## Zadanie pisemne
Przepisz dokładnie część poniższego tekstu o nauce skoku na boki, zaczynając od słów „Teraz skok na” i kończąc na słowach „i pokiwała głową.” włącznie.
--- Fragment tekstu ---
Teraz skok na boki. przyda ci się zwłaszcza w przyszłości, gdyż służy on często w walce do odskakiwania. Aby skoczyć w lewo musisz odbić się mocniej łapami po prawej stronie ciała, przy czym możesz pomóc sobie odpowiednim wyrzutem ciała w lewo w chwili wyskoku. Analogicznie jest ze skokiem w prawo – powiedział do córki. nie było to nic trudnego, było czy raczej będzie natomiast bardzo przydatne w przyszłości.

: 12 lis 2014, 15:16
autor: Wizja Zniszczenia
Skupiła się na słowach ojca i pokiwała głową.
– Czyli innymi słowy przydatne do unikania ciosów, warto zapamiętać.
Powiedziała raczej sama do siebie, niż do Jadu, by móc sobie wszystko ułożyć w główce i zapamiętać to, co najważniejsze. Właśnie, walka...ciekawe kiedy będzie mogła stanąć po raz pierwszy do walki, chciała w końcu być taka, jak ojciec. Czyli raczej zostanie wojownikiem, a z naturalnym uzbrojeniem, będzie to chyba piekielnie łatwe. Mała Wizja ugięła natychmiast łapy i przygotowała się do skoku. Uniosła delikatnie ogon i poprawiła ponownie skrzydła na ciele, by czasem się nie otworzyły, ale i tak by nie utrudniały jej ruchów. Zaraz potem skupiła się na prawych kończynach, by to na nich skupić siłę wyskoku. I gdy tylko była gotowa, energicznie wybiła się, wychylając jednocześnie ciało w lewą stronę, a siłę skoku oparła na prawych kończynach. Zaraz jednak przyszedł czas na lądowanie i teraz musiała skupić się na lewych kończynach, bo to one pierwsze dotknęły podłoża i to je ugięła, zaraz potem dostawiając prawe kończyny. Ogon w tym czasie balansował w sposób, który umożliwił jej równe ustawienie ciała. Zaraz jednak wybiła się ponownie, tym razem siłę skoku przenosząc na lewe kończyny, a przy lądowaniu skupiła się na prawych. I w taki oto sposób zrobiła dwa szybkie, płaskie skoki raz na lewą, raz na prawą stronę.
--- Dostarczone dane ---
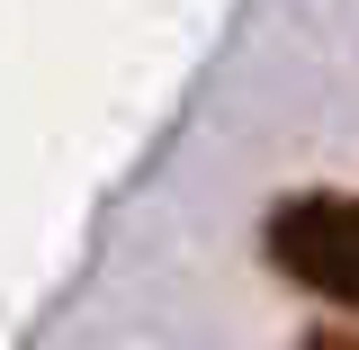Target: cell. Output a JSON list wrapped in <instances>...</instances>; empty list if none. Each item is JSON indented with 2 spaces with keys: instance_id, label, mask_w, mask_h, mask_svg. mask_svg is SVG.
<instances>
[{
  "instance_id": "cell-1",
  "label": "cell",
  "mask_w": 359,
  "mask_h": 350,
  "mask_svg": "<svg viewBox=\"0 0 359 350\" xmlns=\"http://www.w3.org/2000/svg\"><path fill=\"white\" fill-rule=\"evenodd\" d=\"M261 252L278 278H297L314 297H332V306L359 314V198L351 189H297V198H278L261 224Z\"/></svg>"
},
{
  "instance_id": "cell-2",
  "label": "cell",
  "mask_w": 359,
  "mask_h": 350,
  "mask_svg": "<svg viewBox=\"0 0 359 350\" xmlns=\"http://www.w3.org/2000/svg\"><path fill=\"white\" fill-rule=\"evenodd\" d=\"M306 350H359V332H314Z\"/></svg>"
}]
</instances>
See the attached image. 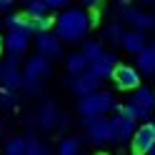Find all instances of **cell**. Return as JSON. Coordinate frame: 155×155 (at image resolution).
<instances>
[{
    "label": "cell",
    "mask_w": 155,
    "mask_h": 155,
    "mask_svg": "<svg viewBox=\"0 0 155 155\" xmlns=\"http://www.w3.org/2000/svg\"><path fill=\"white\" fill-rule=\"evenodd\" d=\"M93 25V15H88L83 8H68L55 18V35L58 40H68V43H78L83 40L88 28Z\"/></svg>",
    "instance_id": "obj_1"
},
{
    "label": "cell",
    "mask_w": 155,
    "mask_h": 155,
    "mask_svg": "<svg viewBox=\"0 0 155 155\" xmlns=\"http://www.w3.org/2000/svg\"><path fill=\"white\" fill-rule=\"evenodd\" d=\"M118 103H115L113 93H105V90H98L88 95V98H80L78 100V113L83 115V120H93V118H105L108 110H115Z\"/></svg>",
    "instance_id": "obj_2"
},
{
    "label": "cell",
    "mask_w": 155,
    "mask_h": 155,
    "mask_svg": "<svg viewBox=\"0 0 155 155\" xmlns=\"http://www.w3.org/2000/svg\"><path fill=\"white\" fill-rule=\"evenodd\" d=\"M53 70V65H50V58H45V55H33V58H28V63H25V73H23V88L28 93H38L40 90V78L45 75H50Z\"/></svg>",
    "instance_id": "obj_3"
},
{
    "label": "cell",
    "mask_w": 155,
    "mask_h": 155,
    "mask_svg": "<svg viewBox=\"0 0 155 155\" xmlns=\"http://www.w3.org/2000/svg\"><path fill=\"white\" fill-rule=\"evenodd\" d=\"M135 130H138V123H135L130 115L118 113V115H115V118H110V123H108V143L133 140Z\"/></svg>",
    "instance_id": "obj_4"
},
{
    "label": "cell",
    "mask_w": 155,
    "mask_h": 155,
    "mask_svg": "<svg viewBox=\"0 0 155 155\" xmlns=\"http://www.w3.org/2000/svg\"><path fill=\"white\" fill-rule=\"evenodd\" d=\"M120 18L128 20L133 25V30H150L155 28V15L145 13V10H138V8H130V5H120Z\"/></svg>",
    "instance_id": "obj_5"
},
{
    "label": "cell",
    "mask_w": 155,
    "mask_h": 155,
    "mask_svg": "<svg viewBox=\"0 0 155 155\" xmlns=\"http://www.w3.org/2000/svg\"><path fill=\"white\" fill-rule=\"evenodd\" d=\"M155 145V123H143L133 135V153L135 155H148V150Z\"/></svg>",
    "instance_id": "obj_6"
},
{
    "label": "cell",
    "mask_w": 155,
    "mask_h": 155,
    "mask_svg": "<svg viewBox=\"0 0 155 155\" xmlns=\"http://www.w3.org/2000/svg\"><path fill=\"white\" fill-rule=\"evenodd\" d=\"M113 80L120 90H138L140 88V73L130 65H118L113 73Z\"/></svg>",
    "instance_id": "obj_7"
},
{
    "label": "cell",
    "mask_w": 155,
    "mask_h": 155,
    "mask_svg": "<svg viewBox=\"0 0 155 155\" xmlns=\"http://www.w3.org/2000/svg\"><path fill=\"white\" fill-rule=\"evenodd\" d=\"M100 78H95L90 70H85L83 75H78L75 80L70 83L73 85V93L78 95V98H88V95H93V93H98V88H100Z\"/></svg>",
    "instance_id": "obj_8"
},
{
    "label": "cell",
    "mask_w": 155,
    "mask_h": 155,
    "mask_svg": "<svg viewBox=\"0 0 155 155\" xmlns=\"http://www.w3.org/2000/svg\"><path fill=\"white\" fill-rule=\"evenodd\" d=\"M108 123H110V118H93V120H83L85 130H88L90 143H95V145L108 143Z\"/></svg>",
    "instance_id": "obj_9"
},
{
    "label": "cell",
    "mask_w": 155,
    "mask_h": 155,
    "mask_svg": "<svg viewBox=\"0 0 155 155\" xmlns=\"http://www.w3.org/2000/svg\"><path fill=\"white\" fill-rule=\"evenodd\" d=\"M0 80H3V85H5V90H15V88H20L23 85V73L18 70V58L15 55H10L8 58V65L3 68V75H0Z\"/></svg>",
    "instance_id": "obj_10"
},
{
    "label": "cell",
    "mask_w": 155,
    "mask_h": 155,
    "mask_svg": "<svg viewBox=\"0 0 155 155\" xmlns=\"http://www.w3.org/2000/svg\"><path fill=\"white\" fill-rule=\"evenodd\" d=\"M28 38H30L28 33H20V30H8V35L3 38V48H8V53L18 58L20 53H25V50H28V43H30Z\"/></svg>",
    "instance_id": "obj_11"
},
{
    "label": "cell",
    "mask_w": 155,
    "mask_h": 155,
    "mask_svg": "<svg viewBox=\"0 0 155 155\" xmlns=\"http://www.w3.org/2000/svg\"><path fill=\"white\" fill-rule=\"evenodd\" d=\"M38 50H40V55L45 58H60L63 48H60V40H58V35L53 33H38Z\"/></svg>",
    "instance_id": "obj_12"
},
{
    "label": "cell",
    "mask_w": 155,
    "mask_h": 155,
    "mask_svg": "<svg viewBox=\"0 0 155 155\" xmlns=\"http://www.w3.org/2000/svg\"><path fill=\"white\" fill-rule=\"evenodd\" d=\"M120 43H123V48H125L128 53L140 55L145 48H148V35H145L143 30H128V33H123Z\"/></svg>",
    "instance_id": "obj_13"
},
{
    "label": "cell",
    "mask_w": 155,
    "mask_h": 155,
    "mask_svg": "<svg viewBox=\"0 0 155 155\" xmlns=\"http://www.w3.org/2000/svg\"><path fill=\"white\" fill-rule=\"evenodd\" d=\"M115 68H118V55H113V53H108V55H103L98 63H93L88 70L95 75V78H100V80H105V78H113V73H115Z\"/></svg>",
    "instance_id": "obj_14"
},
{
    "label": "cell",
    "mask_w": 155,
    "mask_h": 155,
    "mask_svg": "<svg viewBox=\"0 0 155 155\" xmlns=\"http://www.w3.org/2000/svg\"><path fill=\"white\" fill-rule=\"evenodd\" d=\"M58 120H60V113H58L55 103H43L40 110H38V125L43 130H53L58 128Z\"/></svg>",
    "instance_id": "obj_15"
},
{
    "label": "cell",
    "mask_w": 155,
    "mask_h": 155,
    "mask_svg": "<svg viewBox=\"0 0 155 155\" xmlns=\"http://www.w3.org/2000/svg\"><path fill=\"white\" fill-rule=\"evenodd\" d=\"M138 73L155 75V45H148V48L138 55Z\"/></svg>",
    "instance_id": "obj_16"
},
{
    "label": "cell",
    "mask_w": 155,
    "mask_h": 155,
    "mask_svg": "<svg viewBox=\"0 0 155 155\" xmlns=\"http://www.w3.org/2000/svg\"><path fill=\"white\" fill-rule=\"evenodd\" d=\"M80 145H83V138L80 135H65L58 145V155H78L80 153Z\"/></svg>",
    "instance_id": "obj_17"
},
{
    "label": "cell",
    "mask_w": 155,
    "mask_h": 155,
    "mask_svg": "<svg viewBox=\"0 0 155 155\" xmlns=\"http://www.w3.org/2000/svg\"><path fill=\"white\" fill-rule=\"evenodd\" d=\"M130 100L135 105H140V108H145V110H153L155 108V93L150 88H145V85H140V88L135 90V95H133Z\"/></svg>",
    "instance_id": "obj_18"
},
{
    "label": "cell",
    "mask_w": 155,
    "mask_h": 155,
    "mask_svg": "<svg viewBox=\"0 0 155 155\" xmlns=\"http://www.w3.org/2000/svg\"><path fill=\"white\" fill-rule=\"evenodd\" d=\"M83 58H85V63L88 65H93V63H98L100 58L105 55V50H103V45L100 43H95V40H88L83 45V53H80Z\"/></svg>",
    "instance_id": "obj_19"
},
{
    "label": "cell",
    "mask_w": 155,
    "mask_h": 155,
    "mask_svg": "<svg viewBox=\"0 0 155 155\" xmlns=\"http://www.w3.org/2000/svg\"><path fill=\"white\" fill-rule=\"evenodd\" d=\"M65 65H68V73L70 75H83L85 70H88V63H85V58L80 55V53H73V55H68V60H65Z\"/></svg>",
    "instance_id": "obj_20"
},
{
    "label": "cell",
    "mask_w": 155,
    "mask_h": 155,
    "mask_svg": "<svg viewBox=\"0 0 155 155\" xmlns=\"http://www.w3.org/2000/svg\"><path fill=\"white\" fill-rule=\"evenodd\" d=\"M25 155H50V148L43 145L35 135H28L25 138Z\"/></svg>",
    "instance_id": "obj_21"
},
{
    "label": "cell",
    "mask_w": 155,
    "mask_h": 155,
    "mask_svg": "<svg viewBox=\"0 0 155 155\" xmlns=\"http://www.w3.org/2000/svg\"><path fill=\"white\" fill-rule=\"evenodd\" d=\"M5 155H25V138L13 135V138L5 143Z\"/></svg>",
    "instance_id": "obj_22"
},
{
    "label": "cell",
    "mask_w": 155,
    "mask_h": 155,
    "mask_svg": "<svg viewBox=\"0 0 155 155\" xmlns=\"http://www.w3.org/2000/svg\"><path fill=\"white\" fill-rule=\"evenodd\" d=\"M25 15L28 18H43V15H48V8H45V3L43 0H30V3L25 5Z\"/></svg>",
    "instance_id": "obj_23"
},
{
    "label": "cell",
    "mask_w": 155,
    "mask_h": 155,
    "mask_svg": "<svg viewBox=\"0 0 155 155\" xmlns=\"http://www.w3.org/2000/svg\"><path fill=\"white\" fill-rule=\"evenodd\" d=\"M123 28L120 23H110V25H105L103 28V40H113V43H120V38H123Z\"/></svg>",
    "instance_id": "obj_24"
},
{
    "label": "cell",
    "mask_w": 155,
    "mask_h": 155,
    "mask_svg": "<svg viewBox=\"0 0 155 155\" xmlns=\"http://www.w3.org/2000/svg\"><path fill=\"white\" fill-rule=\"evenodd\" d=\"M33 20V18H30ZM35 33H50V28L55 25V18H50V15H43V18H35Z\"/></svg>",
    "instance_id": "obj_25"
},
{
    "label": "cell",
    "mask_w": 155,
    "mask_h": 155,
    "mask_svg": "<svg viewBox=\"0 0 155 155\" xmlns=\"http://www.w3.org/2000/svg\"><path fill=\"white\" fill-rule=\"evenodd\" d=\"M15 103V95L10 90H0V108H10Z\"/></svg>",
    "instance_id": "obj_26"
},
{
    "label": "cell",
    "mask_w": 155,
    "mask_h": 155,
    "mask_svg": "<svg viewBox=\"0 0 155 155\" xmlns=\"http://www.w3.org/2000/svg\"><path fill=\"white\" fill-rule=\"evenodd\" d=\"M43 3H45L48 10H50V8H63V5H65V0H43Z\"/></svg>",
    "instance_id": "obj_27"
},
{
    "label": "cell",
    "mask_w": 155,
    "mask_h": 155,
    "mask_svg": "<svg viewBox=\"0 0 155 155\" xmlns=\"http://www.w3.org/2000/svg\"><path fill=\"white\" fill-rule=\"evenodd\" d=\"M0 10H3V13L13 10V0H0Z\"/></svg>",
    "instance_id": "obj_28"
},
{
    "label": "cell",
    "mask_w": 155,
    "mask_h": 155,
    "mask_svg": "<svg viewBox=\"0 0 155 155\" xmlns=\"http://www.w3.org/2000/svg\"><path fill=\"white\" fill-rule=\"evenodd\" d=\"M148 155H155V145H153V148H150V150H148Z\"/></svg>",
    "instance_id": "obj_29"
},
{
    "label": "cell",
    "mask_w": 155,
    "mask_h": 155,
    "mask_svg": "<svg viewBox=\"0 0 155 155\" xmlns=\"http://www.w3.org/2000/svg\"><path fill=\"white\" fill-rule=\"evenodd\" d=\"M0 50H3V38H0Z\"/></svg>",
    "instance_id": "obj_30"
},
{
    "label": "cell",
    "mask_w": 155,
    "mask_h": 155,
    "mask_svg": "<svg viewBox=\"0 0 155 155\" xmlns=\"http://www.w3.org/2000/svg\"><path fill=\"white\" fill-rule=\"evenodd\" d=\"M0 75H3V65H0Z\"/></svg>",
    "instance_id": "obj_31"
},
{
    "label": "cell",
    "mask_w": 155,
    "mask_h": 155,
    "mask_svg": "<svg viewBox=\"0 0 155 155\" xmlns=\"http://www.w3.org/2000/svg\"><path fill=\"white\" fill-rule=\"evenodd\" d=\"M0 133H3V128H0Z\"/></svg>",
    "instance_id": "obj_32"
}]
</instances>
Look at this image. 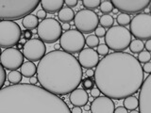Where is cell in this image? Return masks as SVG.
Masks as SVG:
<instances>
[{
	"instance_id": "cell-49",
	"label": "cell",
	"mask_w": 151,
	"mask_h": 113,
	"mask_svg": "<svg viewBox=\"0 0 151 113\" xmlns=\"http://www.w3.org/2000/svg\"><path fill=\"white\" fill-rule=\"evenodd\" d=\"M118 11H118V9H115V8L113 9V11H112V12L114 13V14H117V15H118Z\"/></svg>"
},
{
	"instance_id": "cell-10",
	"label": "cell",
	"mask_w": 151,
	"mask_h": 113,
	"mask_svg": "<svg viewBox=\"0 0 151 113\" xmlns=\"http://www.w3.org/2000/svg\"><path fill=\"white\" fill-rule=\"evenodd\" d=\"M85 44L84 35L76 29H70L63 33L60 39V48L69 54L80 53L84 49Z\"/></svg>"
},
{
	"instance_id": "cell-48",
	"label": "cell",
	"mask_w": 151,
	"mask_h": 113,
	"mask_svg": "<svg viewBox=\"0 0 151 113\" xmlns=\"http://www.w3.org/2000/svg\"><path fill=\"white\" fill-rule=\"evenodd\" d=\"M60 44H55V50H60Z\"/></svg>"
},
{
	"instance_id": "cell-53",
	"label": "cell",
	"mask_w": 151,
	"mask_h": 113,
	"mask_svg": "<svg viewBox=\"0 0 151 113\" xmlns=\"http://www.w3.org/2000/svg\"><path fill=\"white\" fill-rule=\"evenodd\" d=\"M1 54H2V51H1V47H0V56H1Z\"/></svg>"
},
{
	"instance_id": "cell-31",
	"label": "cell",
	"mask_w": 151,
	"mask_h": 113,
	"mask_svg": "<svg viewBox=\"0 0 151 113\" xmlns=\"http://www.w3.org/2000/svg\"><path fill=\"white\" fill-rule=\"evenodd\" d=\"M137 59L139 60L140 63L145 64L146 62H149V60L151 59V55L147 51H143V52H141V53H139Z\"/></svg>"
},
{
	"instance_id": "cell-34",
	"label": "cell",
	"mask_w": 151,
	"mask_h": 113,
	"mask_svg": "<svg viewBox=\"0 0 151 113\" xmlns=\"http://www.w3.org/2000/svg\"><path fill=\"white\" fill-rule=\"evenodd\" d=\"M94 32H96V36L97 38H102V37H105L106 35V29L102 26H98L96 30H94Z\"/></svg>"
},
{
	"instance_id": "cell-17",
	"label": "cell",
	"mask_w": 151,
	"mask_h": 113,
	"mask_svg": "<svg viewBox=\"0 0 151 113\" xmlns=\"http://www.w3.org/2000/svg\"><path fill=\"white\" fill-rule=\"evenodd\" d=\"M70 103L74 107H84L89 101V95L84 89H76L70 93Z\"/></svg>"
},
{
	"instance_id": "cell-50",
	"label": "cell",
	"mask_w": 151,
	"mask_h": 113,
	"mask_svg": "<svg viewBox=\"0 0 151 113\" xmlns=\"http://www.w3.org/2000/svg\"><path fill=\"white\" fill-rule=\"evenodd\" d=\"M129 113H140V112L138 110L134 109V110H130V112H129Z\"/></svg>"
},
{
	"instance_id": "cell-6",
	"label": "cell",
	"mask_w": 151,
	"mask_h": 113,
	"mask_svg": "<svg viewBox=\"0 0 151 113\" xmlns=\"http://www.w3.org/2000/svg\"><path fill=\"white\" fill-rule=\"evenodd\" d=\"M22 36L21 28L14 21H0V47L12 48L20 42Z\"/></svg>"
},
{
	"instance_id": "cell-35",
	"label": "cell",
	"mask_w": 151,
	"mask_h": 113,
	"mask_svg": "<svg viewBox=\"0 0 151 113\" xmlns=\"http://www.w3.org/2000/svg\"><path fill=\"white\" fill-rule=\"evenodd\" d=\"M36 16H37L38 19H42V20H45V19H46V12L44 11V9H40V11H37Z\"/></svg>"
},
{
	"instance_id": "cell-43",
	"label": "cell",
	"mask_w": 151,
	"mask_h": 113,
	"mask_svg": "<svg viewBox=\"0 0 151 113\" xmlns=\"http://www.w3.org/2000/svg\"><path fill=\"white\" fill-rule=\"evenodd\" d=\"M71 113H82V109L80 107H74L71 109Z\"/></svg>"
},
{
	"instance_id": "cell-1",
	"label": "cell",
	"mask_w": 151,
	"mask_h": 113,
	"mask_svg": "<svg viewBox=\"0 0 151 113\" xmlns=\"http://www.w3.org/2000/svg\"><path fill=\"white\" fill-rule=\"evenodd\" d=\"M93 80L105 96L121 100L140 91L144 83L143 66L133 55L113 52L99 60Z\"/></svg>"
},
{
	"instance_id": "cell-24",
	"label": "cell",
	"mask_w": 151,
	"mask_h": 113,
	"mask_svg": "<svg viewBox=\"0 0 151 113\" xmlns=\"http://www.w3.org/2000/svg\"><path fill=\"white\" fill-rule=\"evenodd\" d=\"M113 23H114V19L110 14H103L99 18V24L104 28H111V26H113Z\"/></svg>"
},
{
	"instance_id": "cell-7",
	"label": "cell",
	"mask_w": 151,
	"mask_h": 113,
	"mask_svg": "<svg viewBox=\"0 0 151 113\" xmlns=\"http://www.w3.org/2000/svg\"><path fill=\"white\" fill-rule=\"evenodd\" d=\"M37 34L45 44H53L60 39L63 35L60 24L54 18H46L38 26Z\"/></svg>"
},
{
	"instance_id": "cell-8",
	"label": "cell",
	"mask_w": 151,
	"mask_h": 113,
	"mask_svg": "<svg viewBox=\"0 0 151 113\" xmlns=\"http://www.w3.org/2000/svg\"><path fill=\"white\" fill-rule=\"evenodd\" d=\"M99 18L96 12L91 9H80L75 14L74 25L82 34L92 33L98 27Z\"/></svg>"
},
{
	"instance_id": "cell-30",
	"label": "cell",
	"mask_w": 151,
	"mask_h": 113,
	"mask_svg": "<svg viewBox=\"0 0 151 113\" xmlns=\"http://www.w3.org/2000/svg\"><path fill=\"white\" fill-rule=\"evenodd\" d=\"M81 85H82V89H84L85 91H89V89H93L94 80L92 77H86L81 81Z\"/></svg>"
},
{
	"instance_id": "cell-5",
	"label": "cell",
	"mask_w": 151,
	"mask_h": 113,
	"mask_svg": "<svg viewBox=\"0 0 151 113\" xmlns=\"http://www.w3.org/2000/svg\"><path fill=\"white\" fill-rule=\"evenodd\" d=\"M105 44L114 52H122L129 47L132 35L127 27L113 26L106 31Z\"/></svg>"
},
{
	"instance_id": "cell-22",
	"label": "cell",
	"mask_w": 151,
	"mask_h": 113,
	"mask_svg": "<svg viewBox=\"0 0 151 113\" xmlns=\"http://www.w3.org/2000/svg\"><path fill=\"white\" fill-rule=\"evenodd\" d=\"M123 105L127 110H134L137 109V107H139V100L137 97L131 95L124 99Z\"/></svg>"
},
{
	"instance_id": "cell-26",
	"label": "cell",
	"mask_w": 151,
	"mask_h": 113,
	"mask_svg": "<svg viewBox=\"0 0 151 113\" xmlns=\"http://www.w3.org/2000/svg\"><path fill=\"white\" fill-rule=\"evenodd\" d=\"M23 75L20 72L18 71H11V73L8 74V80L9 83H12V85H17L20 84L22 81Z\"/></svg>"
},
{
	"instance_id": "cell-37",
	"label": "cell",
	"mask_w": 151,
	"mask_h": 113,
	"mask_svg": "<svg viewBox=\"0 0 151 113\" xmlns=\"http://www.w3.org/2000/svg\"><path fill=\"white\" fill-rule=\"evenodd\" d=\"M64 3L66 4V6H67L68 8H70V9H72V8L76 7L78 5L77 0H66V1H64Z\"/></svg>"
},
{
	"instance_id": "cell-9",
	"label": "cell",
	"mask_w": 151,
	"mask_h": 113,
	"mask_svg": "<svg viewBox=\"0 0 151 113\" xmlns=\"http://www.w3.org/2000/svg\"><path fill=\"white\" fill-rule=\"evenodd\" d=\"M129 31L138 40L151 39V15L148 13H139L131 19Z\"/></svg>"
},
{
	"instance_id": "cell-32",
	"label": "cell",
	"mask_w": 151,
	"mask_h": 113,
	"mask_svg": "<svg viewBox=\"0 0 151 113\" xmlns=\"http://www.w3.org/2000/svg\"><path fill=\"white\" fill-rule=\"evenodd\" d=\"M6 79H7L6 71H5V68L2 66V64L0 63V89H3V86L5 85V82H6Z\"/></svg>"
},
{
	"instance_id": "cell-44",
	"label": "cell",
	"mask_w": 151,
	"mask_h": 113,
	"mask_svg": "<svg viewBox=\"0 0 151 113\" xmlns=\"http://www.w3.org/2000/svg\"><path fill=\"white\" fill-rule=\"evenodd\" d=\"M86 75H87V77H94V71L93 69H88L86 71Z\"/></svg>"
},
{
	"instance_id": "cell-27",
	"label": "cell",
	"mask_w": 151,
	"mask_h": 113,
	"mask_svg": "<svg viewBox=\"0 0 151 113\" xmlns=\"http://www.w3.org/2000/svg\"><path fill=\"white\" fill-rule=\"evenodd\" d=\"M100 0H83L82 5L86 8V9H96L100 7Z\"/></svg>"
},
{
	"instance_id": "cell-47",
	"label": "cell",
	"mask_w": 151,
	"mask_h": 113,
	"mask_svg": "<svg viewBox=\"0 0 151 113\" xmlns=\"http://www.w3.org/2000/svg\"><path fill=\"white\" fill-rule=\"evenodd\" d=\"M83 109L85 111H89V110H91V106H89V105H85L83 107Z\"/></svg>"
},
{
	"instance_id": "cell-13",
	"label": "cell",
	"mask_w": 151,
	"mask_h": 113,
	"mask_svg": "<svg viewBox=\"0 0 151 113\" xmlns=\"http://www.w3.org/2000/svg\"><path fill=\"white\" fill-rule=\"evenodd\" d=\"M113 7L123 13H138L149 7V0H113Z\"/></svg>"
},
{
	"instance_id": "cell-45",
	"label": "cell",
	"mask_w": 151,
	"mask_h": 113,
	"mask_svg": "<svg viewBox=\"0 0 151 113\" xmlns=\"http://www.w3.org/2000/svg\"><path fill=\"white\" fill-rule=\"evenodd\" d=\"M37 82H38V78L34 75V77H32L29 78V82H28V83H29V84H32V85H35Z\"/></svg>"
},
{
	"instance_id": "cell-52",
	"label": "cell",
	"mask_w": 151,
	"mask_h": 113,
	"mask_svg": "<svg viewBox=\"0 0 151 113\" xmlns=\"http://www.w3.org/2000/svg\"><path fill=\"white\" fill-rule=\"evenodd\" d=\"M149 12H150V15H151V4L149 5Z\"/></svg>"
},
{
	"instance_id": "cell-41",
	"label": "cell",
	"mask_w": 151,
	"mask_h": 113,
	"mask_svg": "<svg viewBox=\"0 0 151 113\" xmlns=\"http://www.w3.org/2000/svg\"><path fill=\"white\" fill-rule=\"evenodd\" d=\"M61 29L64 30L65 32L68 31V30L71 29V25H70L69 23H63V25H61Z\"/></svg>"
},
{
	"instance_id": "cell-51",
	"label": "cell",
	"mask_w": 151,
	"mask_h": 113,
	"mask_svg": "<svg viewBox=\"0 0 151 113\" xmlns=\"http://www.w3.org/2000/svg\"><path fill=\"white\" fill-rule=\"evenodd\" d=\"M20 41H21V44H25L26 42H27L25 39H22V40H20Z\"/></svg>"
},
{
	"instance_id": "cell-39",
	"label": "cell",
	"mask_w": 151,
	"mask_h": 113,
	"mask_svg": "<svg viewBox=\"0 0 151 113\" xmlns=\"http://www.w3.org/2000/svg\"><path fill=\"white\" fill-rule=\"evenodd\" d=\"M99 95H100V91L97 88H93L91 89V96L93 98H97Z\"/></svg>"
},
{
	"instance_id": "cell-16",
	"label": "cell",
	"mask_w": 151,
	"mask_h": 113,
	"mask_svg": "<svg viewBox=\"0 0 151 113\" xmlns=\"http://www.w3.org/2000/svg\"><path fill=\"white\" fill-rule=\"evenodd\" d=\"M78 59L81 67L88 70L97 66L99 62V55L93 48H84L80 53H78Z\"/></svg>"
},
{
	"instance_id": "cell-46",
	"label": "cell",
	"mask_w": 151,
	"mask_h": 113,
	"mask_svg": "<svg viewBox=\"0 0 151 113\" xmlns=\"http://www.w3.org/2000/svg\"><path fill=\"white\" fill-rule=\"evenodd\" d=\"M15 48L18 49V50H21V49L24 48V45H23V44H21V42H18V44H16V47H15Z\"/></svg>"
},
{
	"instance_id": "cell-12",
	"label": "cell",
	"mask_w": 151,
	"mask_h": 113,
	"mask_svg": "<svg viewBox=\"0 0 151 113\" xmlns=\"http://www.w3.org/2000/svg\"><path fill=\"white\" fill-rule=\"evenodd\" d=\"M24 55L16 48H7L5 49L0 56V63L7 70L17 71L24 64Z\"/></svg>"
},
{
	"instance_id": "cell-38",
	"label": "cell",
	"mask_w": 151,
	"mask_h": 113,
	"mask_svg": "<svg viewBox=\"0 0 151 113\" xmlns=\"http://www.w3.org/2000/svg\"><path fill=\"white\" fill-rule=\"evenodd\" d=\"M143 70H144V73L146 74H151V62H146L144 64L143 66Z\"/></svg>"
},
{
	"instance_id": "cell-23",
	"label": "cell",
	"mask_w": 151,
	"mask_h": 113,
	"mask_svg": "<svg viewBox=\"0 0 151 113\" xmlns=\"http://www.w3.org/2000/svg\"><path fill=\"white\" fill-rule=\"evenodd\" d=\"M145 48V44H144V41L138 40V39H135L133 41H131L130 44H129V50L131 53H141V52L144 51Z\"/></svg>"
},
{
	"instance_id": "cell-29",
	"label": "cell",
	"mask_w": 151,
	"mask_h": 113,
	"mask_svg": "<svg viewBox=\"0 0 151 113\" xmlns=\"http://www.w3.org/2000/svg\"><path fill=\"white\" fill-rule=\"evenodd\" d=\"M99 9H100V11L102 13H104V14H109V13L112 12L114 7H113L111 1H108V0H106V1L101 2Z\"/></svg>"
---
## Rozwiązanie zadania
Teraz skok na boki. przyda ci się zwłaszcza w przyszłości, gdyż służy on często w walce do odskakiwania. Aby skoczyć w lewo musisz odbić się mocniej łapami po prawej stronie ciała, przy czym możesz pomóc sobie odpowiednim wyrzutem ciała w lewo w chwili wyskoku. Analogicznie jest ze skokiem w prawo – powiedział do córki. nie było to nic trudnego, było czy raczej będzie natomiast bardzo przydatne w przyszłości.

: 12 lis 2014, 15:16
autor: Wizja Zniszczenia
Skupiła się na słowach ojca i pokiwała głową.